Paul Sokody

Personal information
- Born: August 18, 1914 Elgin, Illinois, U.S.
- Died: May 12, 1992 (aged 77) Elgin, Illinois, U.S.
- Listed height: 6 ft 2 in (1.88 m)
- Listed weight: 170 lb (77 kg)

Career information
- High school: Elgin (Elgin, Illinois)
- College: Marquette (1935–1938)
- Playing career: 1938–1944
- Position: Forward

Career history
- 1938–1942: Sheboygan Red Skins
- 1942–1943: Chicago Studebaker Flyers
- 1942–1943: Detroit Eagles
- 1943–1944: Chicago Gears
- 1943–1944: Rochester Wings

= Paul Sokody =

American basketball player

Paul Sokody Jr. (August 18, 1914 – May 12, 1992) was an American professional basketball player.
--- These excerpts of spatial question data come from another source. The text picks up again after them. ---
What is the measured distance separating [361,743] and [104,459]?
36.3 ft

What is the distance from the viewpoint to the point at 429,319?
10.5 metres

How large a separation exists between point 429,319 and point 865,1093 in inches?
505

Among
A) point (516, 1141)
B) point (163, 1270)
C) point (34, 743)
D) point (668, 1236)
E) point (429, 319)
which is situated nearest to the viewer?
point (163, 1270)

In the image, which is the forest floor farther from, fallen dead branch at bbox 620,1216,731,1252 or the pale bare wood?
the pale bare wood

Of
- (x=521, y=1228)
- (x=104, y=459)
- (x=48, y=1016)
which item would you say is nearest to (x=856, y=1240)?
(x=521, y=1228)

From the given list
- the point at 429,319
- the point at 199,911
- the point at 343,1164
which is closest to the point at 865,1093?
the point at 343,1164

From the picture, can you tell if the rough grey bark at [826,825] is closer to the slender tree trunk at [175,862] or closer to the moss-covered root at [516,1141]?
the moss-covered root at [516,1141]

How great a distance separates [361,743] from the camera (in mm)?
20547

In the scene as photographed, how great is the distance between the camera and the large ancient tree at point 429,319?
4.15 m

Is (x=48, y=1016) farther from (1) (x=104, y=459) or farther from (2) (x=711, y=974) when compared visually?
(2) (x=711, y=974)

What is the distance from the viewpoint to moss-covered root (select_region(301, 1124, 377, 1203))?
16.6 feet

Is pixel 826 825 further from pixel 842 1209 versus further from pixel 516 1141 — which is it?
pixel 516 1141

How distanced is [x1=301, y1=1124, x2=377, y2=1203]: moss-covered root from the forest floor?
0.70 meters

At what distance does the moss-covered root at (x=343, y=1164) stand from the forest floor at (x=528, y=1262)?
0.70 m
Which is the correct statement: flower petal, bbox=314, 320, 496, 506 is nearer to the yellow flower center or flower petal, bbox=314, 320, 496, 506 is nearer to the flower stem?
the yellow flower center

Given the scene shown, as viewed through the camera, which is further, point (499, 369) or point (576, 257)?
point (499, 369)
He played for the Sheboygan Red Skins and Chicago Studebaker Flyers in the National Basketball League for five total seasons, averaging 5.3 points per game for his career.

After basketball, Sokody worked at Hardy Salt Company for 35 years. He also refereed more than 2,000 high school and college basketball games, including Big Ten Conference and Missouri Valley Conference contests.